(Beginning of GIVEN INFORMATION)
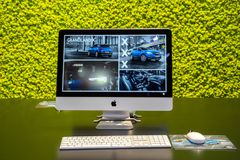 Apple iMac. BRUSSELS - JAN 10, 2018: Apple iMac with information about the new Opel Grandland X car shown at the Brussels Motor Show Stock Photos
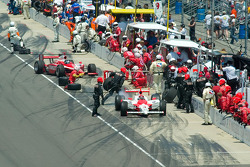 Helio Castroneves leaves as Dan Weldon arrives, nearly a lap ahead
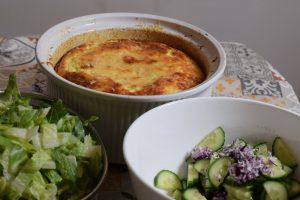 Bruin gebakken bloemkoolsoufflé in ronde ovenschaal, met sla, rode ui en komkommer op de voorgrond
(End of GIVEN INFORMATION)
• WHAT YOU NEED TO DO
The listing should be transcribed exactly. No picture is to appear in the transcription.

• RESULT BELOW
 Apple iMac. BRUSSELS - JAN 10, 2018: Apple iMac with information about the new Opel Grandland X car shown at the Brussels Motor Show Stock Photos
 Helio Castroneves leaves as Dan Weldon arrives, nearly a lap ahead
 Bruin gebakken bloemkoolsoufflé in ronde ovenschaal, met sla, rode ui en komkommer op de voorgrond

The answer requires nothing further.